▸ **INSTRUCTION**
Print the rows from the line containing "How far from" through the end of the rows, with both ends included, and leave the pictures out.

* start *

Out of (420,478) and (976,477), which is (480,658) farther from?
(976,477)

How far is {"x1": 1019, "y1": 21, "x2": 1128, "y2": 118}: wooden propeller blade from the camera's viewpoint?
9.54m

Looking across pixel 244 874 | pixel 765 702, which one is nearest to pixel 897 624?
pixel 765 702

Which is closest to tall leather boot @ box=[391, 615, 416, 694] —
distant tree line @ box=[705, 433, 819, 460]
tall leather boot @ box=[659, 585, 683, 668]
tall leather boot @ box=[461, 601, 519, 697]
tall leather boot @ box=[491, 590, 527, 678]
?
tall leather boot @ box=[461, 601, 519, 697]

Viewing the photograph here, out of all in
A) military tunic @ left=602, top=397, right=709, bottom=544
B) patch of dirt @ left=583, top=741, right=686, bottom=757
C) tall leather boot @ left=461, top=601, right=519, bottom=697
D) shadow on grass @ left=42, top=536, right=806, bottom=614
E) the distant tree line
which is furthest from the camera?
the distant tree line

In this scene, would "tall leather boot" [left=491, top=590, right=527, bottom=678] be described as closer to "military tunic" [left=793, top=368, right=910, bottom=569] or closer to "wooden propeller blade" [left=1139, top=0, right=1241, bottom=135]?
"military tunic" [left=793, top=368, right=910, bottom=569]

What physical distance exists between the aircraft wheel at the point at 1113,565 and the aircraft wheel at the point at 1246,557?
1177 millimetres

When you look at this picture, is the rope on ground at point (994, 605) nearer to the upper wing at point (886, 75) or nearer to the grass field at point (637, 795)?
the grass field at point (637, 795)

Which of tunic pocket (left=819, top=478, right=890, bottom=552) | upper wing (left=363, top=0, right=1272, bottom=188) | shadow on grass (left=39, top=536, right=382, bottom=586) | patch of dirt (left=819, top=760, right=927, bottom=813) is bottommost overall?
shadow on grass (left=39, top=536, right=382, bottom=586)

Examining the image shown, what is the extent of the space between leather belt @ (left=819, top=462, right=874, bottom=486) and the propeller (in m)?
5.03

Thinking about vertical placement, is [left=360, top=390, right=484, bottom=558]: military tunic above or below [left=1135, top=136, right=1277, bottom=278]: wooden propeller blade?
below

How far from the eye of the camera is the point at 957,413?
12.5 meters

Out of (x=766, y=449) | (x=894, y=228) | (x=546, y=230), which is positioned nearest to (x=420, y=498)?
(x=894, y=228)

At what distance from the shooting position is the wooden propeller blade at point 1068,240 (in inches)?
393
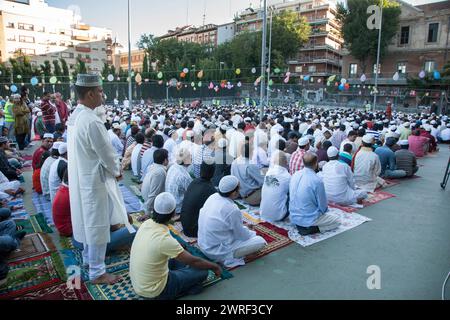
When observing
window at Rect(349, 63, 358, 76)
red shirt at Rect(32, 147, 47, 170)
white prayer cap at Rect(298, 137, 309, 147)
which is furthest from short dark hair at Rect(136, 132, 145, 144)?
window at Rect(349, 63, 358, 76)

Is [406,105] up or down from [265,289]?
up

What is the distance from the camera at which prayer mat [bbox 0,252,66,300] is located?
3.22 m

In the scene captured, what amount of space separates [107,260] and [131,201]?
2.09 m

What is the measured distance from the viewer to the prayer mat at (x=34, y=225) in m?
4.55

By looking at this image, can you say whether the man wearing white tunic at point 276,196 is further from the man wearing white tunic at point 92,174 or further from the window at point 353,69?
the window at point 353,69

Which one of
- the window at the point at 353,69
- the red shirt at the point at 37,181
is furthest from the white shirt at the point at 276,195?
the window at the point at 353,69

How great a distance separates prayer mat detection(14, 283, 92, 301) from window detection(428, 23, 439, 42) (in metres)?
36.3

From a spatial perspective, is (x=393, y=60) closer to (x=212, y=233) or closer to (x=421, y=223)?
(x=421, y=223)

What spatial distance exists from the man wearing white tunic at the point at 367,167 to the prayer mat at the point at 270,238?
2719 mm

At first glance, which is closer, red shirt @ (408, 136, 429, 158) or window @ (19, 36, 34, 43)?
red shirt @ (408, 136, 429, 158)

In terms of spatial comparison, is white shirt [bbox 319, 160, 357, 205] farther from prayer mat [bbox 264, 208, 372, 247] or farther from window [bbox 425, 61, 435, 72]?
window [bbox 425, 61, 435, 72]
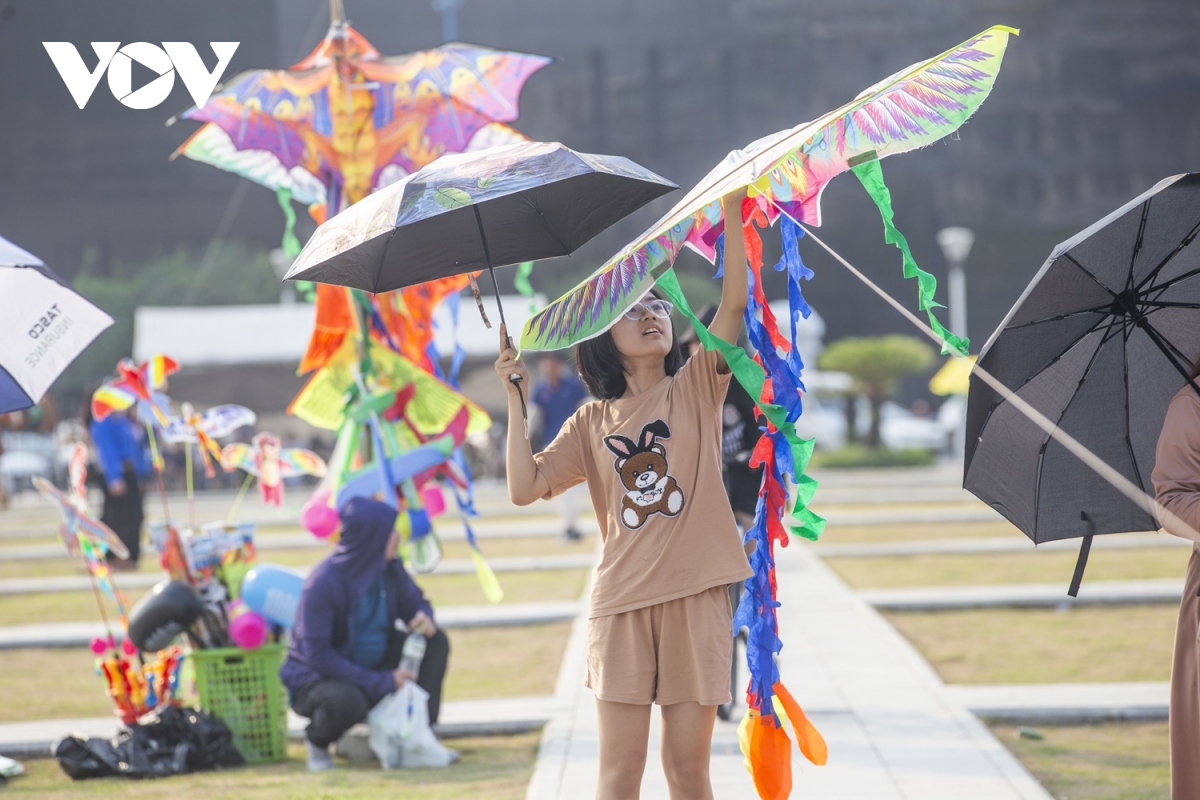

* end *

▸ **ANSWER BELOW**
How far from the eye of the camera is the point at 957,413?
12.5 meters

Out of (x=766, y=449) | (x=894, y=228) | (x=546, y=230), which is positioned nearest to (x=420, y=498)?
(x=894, y=228)

At what distance from the shooting position is the wooden propeller blade at point 1068,240 (in inches)?
393
When observing
window at Rect(349, 63, 358, 76)
red shirt at Rect(32, 147, 47, 170)
white prayer cap at Rect(298, 137, 309, 147)
which is furthest from short dark hair at Rect(136, 132, 145, 144)?
window at Rect(349, 63, 358, 76)

Is [406,105] up or down from [265,289]?
up

What is the distance from the camera at which prayer mat [bbox 0,252,66,300] is located?
3.22 m

In the scene captured, what amount of space separates [107,260] and [131,201]?
2.09 m

What is the measured distance from the viewer to the prayer mat at (x=34, y=225) in m?
4.55

By looking at this image, can you say whether the man wearing white tunic at point 276,196 is further from the man wearing white tunic at point 92,174 or further from the window at point 353,69?
the window at point 353,69

Which one of
- the window at the point at 353,69
- the red shirt at the point at 37,181
is furthest from the white shirt at the point at 276,195?
the window at the point at 353,69

How great a distance separates prayer mat detection(14, 283, 92, 301) from window detection(428, 23, 439, 42) (in metres)?
36.3

From a spatial perspective, is (x=393, y=60) closer to (x=212, y=233) or closer to (x=421, y=223)?
(x=421, y=223)

What spatial distance exists from the man wearing white tunic at the point at 367,167 to the prayer mat at the point at 270,238?
2719 mm

At first glance, which is closer, red shirt @ (408, 136, 429, 158) or window @ (19, 36, 34, 43)?
red shirt @ (408, 136, 429, 158)

In terms of spatial comparison, is white shirt [bbox 319, 160, 357, 205] farther from prayer mat [bbox 264, 208, 372, 247] or farther from window [bbox 425, 61, 435, 72]?
window [bbox 425, 61, 435, 72]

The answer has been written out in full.